■ Task description:
Restate the data word for word. Leave the pictures out.

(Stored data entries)
....

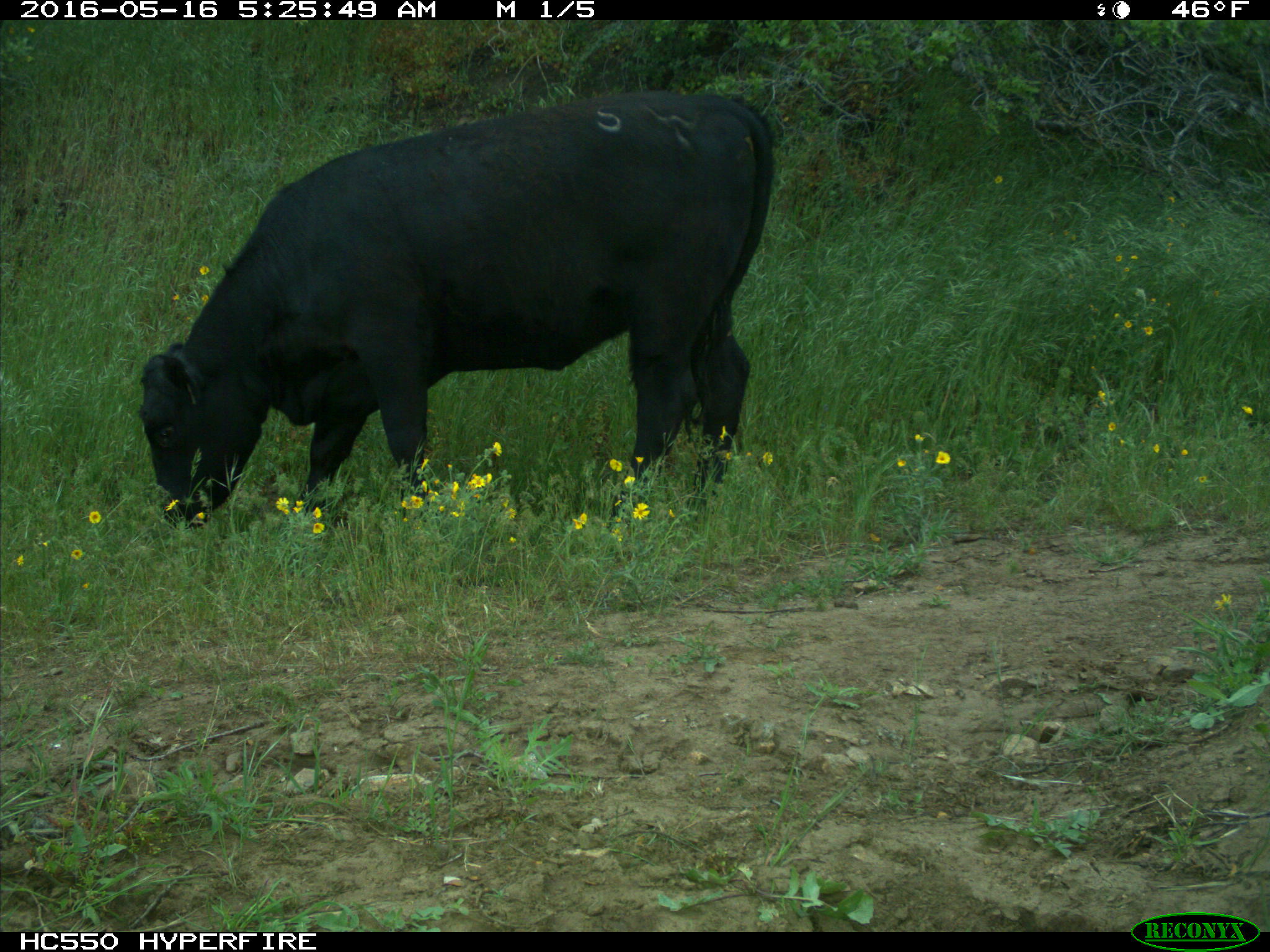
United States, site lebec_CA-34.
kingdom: Animalia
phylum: Chordata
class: Mammalia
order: Artiodactyla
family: Bovidae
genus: Bos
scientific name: Bos taurus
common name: domestic cow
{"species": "Bos taurus (domestic cow)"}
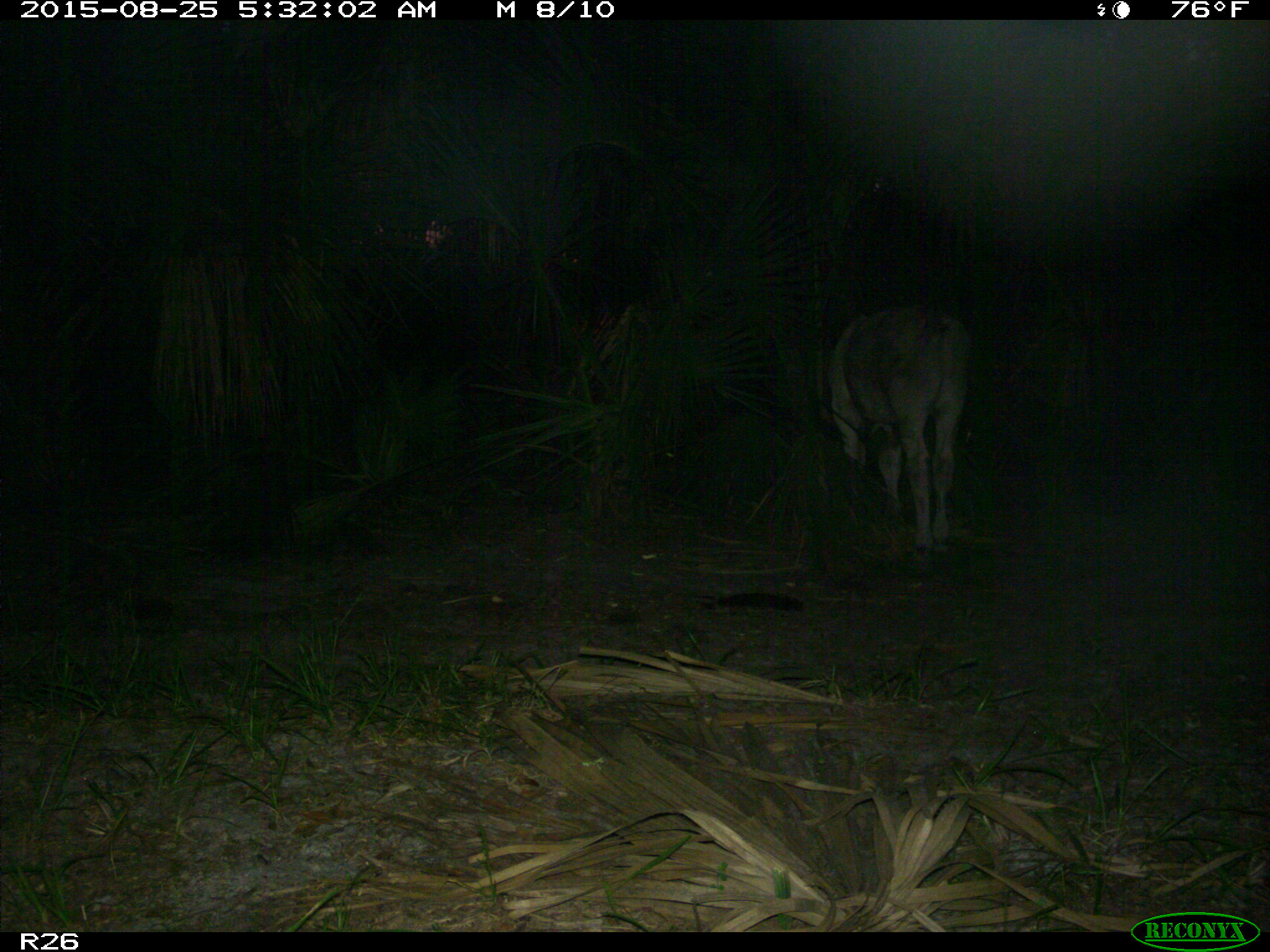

....

■ Written solution:
United States, site lebec_CA-34.
kingdom: Animalia
phylum: Chordata
class: Mammalia
order: Artiodactyla
family: Bovidae
genus: Bos
scientific name: Bos taurus
common name: domestic cow
{"species": "Bos taurus (domestic cow)"}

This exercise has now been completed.